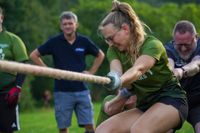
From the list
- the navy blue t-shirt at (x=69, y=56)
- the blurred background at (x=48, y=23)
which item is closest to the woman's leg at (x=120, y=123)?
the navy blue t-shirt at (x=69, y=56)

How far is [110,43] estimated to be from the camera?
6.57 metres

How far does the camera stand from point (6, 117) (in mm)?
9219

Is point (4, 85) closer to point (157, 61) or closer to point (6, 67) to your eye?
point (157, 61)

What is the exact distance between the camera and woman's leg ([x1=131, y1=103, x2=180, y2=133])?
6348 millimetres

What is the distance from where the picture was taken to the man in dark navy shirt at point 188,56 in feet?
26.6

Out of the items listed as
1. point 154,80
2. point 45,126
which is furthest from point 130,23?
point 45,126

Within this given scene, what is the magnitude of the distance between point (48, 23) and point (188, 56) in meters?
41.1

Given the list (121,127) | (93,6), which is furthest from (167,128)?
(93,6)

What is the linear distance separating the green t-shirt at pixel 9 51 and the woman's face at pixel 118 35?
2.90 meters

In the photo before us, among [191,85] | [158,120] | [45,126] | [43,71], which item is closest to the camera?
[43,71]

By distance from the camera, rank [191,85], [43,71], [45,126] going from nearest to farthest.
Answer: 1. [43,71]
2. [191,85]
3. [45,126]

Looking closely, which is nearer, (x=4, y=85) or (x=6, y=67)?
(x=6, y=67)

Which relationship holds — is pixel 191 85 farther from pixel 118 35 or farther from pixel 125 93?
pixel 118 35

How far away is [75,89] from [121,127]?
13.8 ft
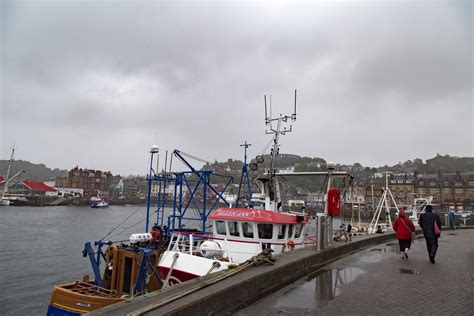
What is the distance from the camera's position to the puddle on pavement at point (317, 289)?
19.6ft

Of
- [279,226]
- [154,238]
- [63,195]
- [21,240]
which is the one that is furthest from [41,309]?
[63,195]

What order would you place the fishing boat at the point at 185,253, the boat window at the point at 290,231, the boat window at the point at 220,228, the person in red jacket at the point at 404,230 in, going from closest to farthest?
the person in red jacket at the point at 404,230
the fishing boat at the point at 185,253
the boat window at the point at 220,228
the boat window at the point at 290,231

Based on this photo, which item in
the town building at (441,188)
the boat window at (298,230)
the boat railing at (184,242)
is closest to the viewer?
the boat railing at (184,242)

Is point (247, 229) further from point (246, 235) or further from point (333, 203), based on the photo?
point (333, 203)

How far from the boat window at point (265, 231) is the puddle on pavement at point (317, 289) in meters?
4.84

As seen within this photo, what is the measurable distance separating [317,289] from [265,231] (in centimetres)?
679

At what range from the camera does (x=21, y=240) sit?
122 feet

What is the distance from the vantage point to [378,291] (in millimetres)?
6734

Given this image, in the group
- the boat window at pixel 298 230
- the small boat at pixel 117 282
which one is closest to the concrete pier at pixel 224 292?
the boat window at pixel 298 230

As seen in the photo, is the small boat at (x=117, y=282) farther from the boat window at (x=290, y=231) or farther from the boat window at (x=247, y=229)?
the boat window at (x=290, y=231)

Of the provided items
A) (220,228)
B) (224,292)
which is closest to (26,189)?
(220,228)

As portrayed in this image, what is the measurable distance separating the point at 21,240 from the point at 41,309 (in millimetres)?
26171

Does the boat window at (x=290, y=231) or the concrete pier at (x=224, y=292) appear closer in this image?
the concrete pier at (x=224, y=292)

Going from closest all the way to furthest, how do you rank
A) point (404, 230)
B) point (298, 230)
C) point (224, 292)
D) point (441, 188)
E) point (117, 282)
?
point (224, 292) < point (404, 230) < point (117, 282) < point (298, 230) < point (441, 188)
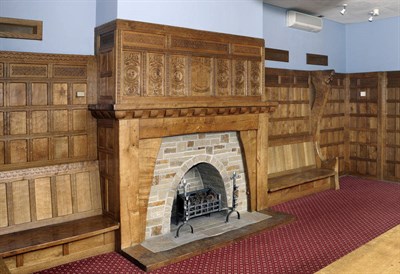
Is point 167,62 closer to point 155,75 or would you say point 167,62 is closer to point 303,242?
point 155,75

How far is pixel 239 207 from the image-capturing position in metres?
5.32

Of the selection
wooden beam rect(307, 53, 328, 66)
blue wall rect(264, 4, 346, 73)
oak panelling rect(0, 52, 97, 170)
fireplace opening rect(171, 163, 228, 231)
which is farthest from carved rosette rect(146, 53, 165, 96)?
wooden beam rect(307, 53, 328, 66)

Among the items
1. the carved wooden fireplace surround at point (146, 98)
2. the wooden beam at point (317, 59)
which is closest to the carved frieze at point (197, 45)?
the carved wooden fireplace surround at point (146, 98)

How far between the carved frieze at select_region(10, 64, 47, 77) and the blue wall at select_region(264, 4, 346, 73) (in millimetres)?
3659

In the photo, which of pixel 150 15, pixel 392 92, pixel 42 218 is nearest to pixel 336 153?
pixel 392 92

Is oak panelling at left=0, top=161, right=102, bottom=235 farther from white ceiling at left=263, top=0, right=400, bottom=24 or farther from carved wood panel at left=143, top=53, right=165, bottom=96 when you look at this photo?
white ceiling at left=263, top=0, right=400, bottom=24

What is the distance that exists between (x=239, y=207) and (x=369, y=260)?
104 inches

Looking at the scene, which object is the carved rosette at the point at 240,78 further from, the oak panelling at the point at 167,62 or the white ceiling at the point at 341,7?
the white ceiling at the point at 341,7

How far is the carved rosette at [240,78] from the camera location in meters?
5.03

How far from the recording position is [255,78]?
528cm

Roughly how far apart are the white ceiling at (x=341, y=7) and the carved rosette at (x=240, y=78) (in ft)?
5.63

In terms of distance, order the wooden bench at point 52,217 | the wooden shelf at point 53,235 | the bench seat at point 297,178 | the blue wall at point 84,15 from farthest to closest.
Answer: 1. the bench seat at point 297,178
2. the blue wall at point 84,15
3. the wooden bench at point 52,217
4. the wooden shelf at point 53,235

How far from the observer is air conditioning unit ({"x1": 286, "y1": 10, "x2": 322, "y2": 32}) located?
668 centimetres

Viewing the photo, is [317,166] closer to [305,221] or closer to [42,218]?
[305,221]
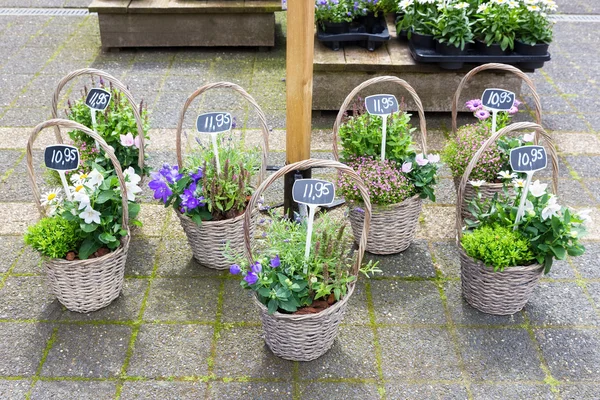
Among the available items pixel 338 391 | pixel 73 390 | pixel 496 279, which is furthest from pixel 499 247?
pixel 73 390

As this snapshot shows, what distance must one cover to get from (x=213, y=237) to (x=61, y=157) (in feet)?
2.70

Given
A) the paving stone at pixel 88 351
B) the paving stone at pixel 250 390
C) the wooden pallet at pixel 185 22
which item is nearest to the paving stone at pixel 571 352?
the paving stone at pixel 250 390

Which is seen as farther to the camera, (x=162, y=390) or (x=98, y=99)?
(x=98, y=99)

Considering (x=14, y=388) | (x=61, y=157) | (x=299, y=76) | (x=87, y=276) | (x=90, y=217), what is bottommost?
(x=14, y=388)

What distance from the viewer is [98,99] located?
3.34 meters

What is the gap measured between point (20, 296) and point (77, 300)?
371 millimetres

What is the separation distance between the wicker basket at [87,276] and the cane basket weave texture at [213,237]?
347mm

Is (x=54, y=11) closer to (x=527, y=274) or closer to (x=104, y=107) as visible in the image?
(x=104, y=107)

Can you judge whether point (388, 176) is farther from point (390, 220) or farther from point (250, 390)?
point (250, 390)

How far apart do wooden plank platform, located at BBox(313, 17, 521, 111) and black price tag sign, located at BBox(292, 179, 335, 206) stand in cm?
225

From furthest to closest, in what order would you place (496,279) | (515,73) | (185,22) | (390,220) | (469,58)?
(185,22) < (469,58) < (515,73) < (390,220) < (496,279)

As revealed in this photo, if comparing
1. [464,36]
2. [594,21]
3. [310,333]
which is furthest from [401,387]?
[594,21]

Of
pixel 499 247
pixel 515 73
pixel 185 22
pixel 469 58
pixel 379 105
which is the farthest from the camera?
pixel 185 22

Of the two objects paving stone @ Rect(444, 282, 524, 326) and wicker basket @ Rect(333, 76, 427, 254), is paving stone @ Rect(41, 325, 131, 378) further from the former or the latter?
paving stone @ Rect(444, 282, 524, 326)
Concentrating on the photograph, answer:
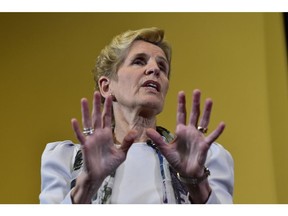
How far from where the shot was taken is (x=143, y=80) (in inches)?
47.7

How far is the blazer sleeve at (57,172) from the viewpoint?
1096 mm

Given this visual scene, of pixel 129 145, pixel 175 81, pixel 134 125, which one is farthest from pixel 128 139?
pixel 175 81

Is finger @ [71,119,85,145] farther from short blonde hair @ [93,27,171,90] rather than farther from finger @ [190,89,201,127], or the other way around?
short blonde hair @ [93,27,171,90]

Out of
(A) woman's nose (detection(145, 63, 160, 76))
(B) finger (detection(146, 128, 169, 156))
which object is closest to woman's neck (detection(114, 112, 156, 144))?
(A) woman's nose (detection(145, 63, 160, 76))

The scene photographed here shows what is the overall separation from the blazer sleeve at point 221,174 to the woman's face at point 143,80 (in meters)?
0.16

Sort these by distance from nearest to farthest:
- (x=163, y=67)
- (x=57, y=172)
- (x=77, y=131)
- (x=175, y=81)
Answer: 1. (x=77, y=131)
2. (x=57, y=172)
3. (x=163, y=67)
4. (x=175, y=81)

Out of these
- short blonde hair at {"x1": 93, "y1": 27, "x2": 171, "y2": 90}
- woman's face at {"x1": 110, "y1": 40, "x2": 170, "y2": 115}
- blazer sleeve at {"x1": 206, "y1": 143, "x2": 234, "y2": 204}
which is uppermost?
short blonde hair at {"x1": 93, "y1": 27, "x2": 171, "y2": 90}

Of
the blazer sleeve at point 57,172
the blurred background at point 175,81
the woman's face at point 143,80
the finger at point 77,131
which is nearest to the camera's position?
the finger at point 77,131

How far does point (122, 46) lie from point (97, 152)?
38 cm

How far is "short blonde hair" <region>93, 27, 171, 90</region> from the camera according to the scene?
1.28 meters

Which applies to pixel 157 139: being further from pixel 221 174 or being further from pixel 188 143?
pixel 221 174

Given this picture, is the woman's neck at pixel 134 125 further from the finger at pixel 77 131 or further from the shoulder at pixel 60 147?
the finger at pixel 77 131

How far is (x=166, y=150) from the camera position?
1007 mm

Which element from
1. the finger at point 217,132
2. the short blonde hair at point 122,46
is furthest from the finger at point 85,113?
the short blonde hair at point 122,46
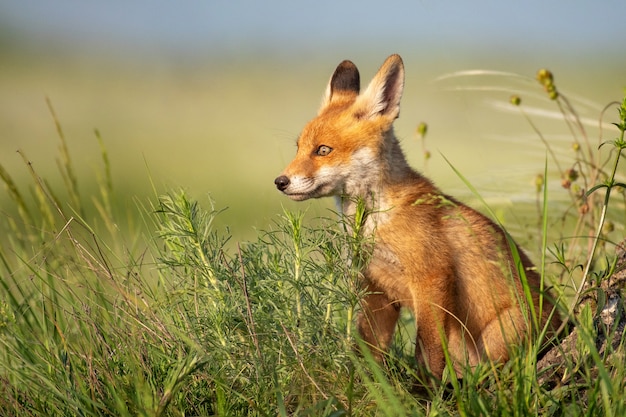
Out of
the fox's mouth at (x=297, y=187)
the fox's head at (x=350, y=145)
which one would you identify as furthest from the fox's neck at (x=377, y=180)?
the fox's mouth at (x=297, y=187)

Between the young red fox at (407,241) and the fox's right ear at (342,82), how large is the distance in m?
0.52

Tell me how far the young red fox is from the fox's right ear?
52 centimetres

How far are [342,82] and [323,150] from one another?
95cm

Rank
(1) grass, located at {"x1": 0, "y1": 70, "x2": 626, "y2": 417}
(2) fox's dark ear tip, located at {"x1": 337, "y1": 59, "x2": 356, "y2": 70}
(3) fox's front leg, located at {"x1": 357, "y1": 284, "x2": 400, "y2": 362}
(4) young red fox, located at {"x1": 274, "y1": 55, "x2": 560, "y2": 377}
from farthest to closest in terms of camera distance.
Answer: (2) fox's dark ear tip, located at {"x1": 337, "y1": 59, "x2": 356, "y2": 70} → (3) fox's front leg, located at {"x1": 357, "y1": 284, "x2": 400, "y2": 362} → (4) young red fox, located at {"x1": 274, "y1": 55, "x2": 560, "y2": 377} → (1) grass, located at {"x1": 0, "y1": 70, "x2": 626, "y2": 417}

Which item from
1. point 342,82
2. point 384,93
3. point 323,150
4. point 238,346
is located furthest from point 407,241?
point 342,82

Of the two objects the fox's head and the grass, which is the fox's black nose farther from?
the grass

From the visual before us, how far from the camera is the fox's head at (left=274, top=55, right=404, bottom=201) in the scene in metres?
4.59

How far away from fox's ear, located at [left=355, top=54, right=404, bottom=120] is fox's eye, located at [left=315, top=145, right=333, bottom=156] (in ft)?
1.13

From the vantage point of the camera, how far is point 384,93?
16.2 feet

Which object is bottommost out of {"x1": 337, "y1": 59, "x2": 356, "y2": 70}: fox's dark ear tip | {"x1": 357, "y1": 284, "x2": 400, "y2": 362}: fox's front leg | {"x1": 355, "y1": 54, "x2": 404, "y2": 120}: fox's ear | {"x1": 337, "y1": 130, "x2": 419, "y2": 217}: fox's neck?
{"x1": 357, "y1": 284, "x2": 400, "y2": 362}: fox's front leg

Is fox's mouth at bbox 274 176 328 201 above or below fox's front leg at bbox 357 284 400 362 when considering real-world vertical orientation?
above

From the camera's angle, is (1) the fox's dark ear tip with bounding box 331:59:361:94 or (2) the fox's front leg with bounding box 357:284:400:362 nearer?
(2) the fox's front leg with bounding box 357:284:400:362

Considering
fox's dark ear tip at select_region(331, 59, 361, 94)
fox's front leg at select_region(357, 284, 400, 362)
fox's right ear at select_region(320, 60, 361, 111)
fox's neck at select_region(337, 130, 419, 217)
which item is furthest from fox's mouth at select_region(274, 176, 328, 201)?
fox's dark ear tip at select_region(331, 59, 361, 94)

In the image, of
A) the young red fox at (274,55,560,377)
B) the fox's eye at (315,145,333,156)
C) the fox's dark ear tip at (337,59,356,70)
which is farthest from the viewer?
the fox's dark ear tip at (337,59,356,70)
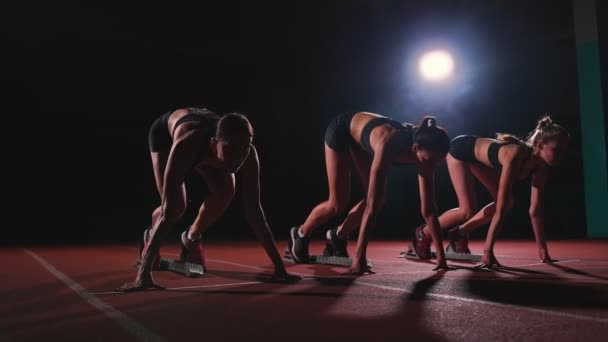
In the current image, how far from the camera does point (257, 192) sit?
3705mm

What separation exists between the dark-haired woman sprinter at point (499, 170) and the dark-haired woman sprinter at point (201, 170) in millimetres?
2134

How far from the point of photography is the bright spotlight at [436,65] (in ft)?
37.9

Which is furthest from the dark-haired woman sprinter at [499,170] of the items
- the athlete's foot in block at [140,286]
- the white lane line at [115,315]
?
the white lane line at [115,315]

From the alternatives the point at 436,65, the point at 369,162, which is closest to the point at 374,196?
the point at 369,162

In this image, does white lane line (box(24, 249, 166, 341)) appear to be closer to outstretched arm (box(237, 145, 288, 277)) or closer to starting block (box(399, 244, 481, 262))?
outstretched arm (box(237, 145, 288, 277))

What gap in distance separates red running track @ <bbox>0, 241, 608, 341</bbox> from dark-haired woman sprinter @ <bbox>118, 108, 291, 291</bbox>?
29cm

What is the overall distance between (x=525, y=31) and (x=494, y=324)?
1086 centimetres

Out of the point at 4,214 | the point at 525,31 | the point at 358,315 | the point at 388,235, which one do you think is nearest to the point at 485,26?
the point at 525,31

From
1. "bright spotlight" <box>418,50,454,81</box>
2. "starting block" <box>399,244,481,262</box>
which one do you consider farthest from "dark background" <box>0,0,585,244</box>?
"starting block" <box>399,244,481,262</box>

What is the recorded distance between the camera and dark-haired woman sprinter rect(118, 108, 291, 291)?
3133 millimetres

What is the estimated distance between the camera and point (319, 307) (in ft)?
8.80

::::

### REQUIREMENTS
Quote the entries word for word, beginning with the first one and ending after the line that contains "6348 millimetres". Leave the pictures out of your answer.

### PROBLEM SOLUTION
From the list
- the navy blue t-shirt at (x=69, y=56)
- the blurred background at (x=48, y=23)
which item is closest to the woman's leg at (x=120, y=123)?
the navy blue t-shirt at (x=69, y=56)

How far is [110,43] estimated to be from the camera?
6.57 metres

How far does the camera stand from point (6, 117) (in mm)?
9219

Is point (4, 85) closer to point (157, 61) or closer to point (6, 67) to your eye?
point (157, 61)

What is the exact distance between the camera and woman's leg ([x1=131, y1=103, x2=180, y2=133])?
6348 millimetres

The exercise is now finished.